当院の様な一般市中病院では常に速やかに放射線科医師の対応が可能であるわけではないため外科医が緊急に止血手術を行わなければならない状態になることがある.
今回当院で経験した2005年1月から2015年1月までに経験した膵頭十二指腸切除術92例中術後出血を来した症例は5例認めており,原疾患としては膵頭部癌2例,下部胆管癌2例,十二指腸乳頭部癌2例であった.
術後出血は,初回手術より最短第7病日から最長第68病日で中央値18日であった.術後出血を惹起した原因としては,全例が膵腸吻合の縫合不全による膵液瘻が原因であった.
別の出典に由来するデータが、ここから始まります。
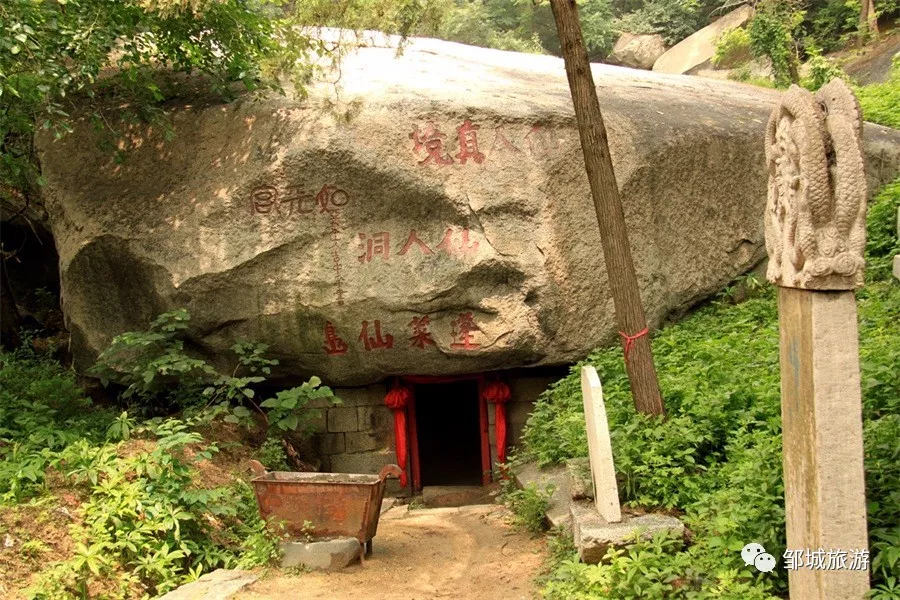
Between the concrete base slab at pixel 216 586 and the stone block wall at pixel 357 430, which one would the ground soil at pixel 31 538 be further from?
the stone block wall at pixel 357 430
術後出血に対する治療法としては,IVRでの止血術は2例に施行し1例は止血し得たものの1例は再出血を来しため緊急開腹止血術を施行した.
術後出血例全例が胃十二指腸動脈断端よりの出血であった.IVR例は総肝動脈より固有肝動脈をTAEを行っており,緊急開腹止血術例の術式は3例に総肝動脈及び固有肝動脈結紮術を施行し1例に縫合止血術を施行した.不可手術として1例は膵外瘻としていた.全例にサンプチューブによる低圧持続吸引ドレナージ法を施行した.
転帰としては,IVR例の1例および開腹止血術例の3例の計4例が軽快退院となったが,開腹止血術の1例は手術後約半年で癌再発による在院死された.
当院のような一般市中病院においてはIVR困難症例や病院の諸事情等により開腹止血術を選択せざるを得ない場合もあるためIVR例が行えない場合に備えて緊急開腹止血術は習得すべき術式であると考えられた.